Propos qui résonnent étrangement alors que trois jours après, Tsipras ayant été forcé de signer un accord pire encore que celui que les Grecs ont rejeté massivement le 5 juillet, au terme d’une nuit de “négociations” où les Eurocrates lui ont “mis le pistolet sur la tempe”, l'”Union européenne” – et en cela le 13 juillet 2015 est une date historique – a révélé qu’elle n’était désormais plus un espace démocratique. Il est vrai que les Etats-Unis exigeaient que la Grèce restât dans l'”Eurozone”, pour des raisons géostratégiques, et que l’Allemagne était prête à l’en expulser, pour des raisons économiques. Frétillant de l’aubaine pour gagner un point et demi dans les sondages, Hollande a joué les intermédiaires (7) : l’austérité maintenue, la restructuration de la dette grecque est rejetée aux calendes, mais surtout l’Etat grec est dépossédé de sa souveraineté par ce nouveau coup d’Etat (8) dans l’espace “civilisé et démocratique”, après celui du 22 février 2014 à Kiev, par l’obligation de ne pas faire voter de lois sans en référer aux autorités de l’UE, et par l’instauration d’un fonds privé chargé de réaliser les privatisations, avec là aussi un doit de veto des eurocrates. Observons que la Fédération de Russie avait suggéré vouloir préempter le port de Thessalonique, sur la liste des privatisations.

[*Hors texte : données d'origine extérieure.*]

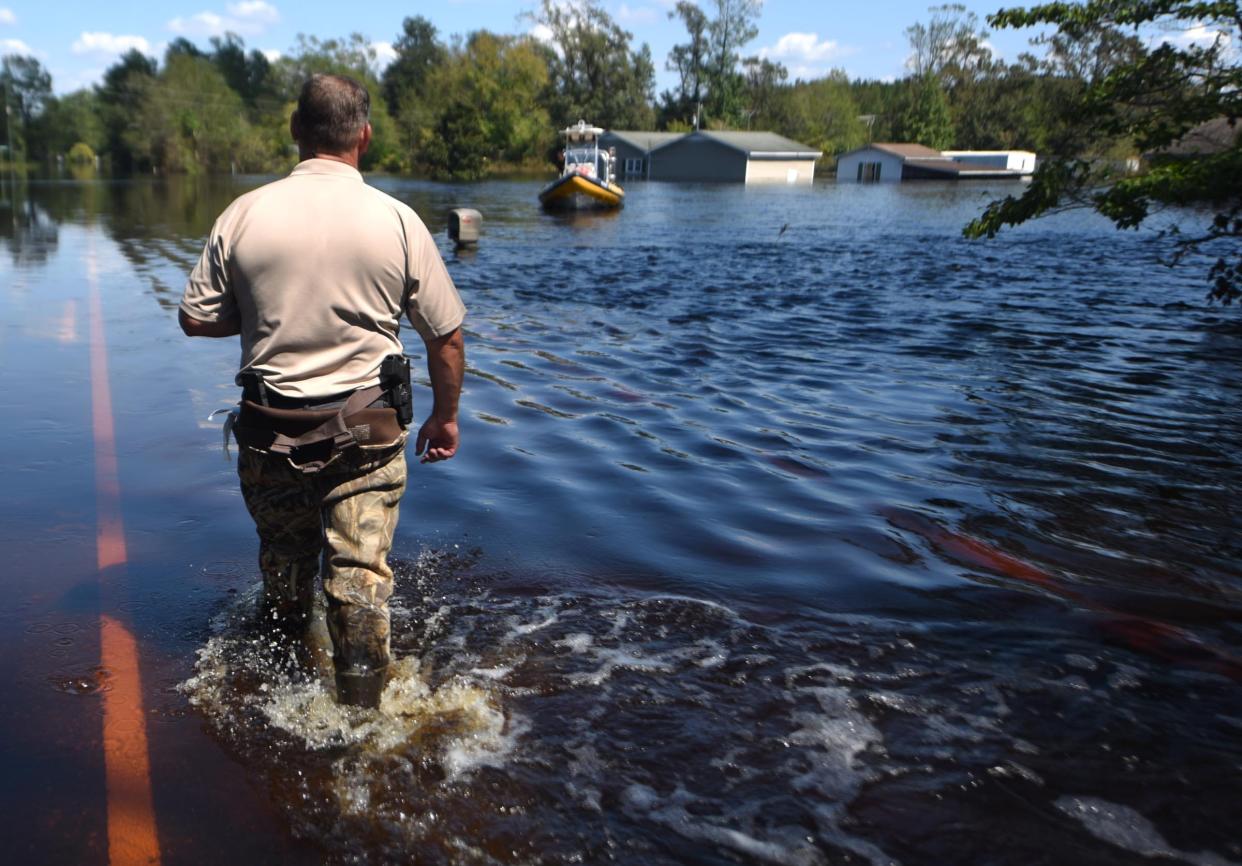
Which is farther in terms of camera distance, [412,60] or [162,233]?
[412,60]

Observons également que l’Allemagne risque de payer le prix fort d’avoir voulu défendre ses intérêts propres sur le continent : la Deutsche Bank vient d’être saisie d’une demande de production des documents de sa filiale à Moscou par le régulateur des services financiers de New-York (DSF). Cette enquête préliminaire entre dans le cadre d’une vaste enquête du DSF sur le contournement des sanctions financières par la Deutsche Bank pour le compte de clients russes, portant sur plusieurs milliards de dollars.

Frédéric Saillot

(1) Voir les enregistrement des exposés des intervenants au colloque de l’IDC dans la rubrique “Vidéos” de la page d’accueil, en cliquant sur “Toutes nos vidéos”.
(2) Voir le compte-rendu du colloque organisé le lendemain par le député Jacques Myard à l’Assemblée nationale : “La politique étrangère de la France, entre servilité et velléïtés mercantiles…” sur le site d’Eurasie Express.
(3) http://fr.sputniknews.com/international/20150708/1016897013.html
(4) http://russeurope.hypotheses.org/3985
(5) http://www.msk.kp.ru/daily/26404/3280369/
(6) Apocalypse : mot grec signifiant “révélation”, “dévoilement”.